- _Extract_
####
Hallelujah.....cortisone to the rescue!!
Now I want to add that I absolutely avoid anti-inflammatories and cortisone injections like the plague usually. Because as an endurance athlete, the usual reason we may need those interventions is because we have overdone things, and have overuse injuries/ niggles. And that means the best treatment is to back off or rest.
But this isn't overuse. It's a traumatic injury. Mitch mentioned that I may have also damaged the pleura (the thin layer of tissue that separates the lung from the chest wall). Any damage to that is incredibly painful. But there were no signs of effusion, or bleeding in the pleura, so he was confident the cortisone would settle the problem enough to make me more comfortable. Wow. What a relief! I knew when I woke up today that I could breathe more easily, and there was none of the stabbing pain there had been yesterday.
I can't say it's great, I could feel pain across my chest and back throughout my 29 km hill run, and I had to walk a couple of sections, rather than get out of breath, but I am SO grateful to Mitch for giving me the opportunity to do that run.
I also managed some kind of a swim this evening - using a snorkel, so I wasn't having to take deep breaths. And 1 km of single arm - well my left arm IS the weaker one, so that has to be a bonus!
####
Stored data
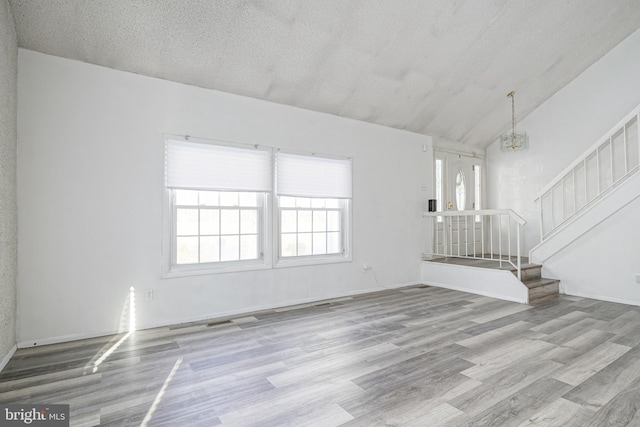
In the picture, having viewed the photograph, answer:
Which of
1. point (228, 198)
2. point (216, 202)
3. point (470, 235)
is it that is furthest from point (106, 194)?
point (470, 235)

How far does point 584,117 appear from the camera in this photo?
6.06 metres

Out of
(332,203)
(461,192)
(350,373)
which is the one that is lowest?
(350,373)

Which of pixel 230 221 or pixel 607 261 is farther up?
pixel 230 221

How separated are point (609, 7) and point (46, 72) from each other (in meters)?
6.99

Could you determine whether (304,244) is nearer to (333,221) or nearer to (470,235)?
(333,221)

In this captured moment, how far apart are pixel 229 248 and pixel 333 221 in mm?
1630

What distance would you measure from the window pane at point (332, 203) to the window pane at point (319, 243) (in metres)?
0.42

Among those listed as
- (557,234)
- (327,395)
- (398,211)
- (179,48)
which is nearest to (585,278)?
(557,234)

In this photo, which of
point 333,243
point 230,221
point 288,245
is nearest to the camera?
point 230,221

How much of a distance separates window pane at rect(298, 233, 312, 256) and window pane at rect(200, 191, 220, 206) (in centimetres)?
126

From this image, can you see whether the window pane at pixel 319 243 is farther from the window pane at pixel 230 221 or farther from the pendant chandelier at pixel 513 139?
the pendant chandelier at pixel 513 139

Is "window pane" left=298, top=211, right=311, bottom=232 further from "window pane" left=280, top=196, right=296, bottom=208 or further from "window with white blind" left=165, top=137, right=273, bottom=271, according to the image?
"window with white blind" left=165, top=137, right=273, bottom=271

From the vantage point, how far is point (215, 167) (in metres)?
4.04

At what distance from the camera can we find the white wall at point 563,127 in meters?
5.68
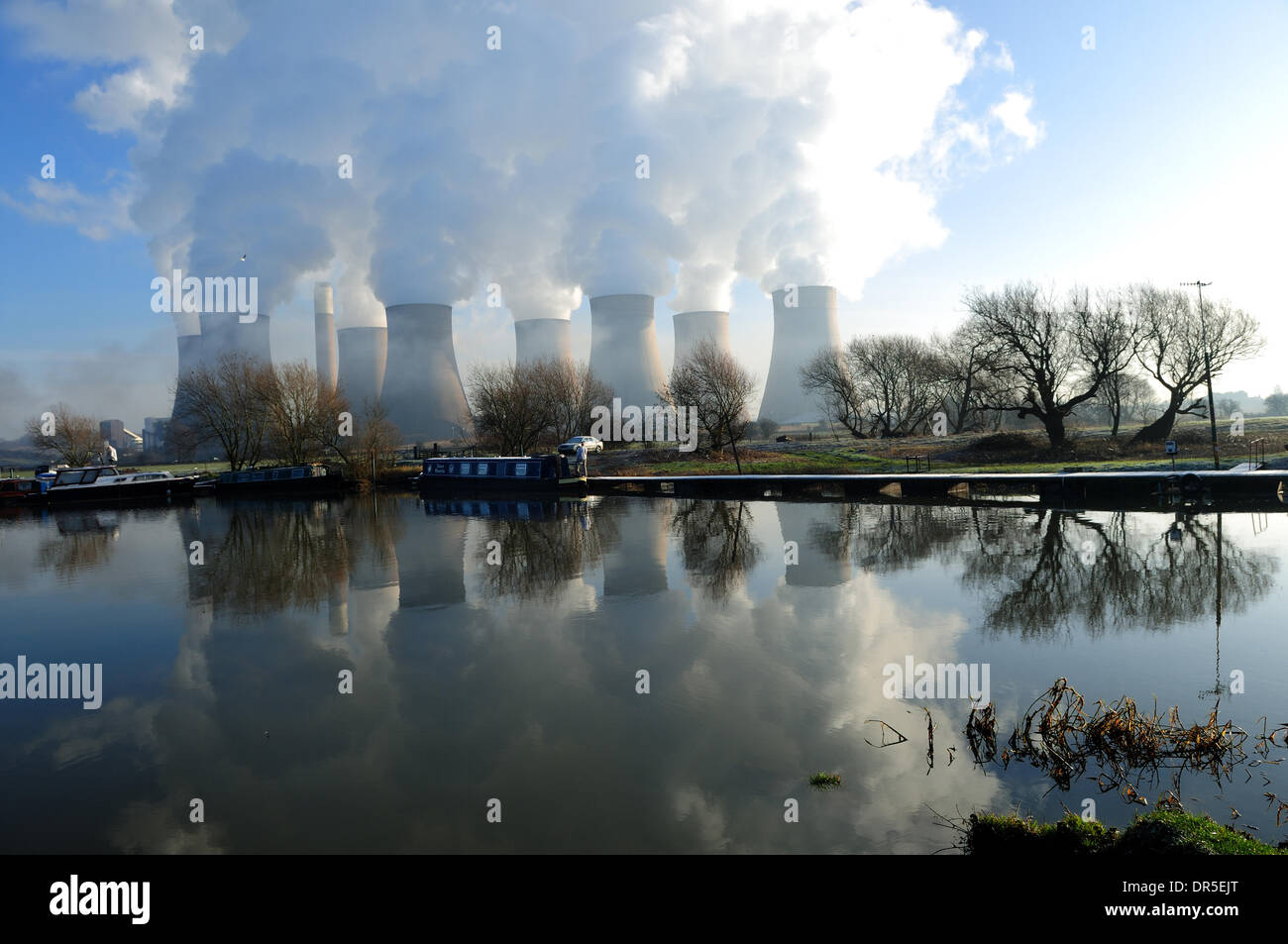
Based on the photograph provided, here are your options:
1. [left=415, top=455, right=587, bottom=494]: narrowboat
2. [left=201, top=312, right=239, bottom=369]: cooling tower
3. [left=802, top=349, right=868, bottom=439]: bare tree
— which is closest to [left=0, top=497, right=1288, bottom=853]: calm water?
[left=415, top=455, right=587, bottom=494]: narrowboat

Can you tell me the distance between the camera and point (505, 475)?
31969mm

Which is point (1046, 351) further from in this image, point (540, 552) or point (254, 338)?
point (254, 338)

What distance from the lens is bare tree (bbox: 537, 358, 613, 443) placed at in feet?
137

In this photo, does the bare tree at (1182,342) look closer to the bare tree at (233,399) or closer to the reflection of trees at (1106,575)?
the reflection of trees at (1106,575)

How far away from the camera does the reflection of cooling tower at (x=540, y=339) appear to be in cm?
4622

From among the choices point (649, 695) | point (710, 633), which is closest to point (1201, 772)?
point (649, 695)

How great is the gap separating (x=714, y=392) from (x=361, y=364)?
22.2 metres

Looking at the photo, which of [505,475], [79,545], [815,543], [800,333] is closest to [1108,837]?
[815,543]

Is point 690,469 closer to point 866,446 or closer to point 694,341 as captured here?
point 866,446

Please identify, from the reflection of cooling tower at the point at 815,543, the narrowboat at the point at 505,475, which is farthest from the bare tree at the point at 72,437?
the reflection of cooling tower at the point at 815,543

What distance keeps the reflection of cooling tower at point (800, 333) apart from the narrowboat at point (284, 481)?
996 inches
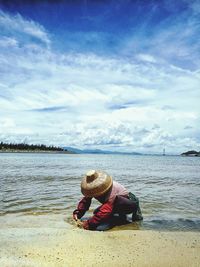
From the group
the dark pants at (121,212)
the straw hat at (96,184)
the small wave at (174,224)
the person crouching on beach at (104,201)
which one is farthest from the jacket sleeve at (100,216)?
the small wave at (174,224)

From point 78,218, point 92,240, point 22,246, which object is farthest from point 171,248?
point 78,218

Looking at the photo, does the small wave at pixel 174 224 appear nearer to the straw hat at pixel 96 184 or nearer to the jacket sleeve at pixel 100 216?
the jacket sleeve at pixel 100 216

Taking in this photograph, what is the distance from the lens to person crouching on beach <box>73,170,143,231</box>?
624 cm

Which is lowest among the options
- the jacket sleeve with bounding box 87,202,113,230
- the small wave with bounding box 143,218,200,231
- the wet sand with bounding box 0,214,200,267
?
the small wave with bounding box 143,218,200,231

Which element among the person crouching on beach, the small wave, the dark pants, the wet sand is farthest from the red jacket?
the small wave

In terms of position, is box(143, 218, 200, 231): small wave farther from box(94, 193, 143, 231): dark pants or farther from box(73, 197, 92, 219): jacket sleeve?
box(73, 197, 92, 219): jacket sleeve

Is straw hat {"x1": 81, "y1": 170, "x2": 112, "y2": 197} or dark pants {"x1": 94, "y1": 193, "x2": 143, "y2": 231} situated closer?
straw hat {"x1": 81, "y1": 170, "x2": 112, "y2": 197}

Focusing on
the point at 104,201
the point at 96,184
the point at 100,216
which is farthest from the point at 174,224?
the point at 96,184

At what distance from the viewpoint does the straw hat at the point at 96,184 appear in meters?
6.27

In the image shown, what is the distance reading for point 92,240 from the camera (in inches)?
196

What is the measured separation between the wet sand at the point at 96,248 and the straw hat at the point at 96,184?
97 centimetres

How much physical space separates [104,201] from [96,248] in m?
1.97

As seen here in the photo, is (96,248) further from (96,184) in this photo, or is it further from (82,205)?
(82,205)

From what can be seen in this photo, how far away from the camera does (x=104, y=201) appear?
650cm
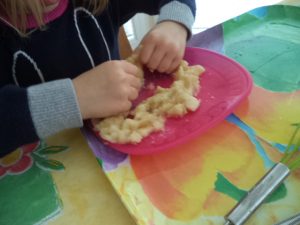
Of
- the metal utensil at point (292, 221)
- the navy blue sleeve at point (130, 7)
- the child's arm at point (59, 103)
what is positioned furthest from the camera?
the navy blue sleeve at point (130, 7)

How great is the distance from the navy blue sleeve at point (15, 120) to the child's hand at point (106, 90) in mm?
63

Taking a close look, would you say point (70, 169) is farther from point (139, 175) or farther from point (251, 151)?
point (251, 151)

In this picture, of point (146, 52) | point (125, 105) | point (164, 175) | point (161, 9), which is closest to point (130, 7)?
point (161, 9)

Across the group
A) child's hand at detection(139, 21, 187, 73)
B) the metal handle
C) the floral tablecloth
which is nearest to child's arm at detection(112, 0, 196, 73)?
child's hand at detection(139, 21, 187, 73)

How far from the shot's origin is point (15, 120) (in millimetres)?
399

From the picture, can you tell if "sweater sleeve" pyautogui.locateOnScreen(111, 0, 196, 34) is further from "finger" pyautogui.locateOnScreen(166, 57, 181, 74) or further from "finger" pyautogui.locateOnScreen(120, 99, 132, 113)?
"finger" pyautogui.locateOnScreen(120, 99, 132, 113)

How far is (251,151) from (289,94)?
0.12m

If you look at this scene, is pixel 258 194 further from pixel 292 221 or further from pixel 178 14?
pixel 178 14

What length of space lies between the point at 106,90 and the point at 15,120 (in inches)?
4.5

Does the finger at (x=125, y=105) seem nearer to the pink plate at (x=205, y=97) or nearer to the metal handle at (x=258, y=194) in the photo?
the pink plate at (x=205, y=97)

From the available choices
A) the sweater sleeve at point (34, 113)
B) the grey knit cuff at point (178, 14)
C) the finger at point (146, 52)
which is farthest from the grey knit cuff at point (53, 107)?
####
- _List of tasks_
[1] In two sentences, summarize the post about the cortisone treatment.
[2] Answer these questions using the post about the cortisone treatment:
(a) What does the pleura separate?
(b) How long was the hill run?
(c) Why did the writer use a snorkel for the swim?
[3] Repeat everything from "I also managed" down to "be a bonus!" in the post about the cortisone treatment.
Work only from the text, without drawing on the listing.

- _Outputs for the tasks_
[1] The writer usually avoids anti-inflammatories and cortisone injections, since an endurance athlete's overuse injuries are best treated by backing off or resting, but this was a traumatic injury that may also have damaged the pleura, and Mitch was confident cortisone would settle it. The writer woke up able to breathe more easily and, despite pain across the chest and back, completed a 29 km hill run and later a snorkel swim that included 1 km single arm.

[2]
(a) The lung from the chest wall.
(b) 29 km.
(c) So the writer wouldn't have to take deep breaths.

[3]
I also managed some kind of a swim this evening - using a snorkel, so I wasn't having to take deep breaths. And 1 km of single arm - well my left arm IS the weaker one, so that has to be a bonus!